What is expected - The output should be limited to the line holding "BOSE SOUNDBAR 700 ホワイトスピーカー ホームシアター ポーズ" and the lines after it through the end of the entries, each restated exactly.

(Record extracts Opens)

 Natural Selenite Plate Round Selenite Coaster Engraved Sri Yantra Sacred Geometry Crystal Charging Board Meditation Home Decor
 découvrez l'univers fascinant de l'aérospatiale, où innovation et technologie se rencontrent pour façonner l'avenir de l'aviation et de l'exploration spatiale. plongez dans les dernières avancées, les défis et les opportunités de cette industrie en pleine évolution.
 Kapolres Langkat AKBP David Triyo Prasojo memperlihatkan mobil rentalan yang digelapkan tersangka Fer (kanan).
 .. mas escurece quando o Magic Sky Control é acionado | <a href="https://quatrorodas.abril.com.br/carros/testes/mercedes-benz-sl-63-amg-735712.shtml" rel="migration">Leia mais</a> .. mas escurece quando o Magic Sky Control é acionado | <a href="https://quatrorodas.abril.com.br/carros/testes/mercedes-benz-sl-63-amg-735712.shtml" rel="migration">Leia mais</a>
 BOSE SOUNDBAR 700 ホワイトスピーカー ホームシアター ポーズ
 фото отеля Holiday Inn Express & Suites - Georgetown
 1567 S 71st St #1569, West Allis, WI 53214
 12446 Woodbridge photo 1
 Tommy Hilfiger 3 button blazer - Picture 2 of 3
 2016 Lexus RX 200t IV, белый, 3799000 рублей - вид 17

(Record extracts Closes)

Your response -
 BOSE SOUNDBAR 700 ホワイトスピーカー ホームシアター ポーズ
 фото отеля Holiday Inn Express & Suites - Georgetown
 1567 S 71st St #1569, West Allis, WI 53214
 12446 Woodbridge photo 1
 Tommy Hilfiger 3 button blazer - Picture 2 of 3
 2016 Lexus RX 200t IV, белый, 3799000 рублей - вид 17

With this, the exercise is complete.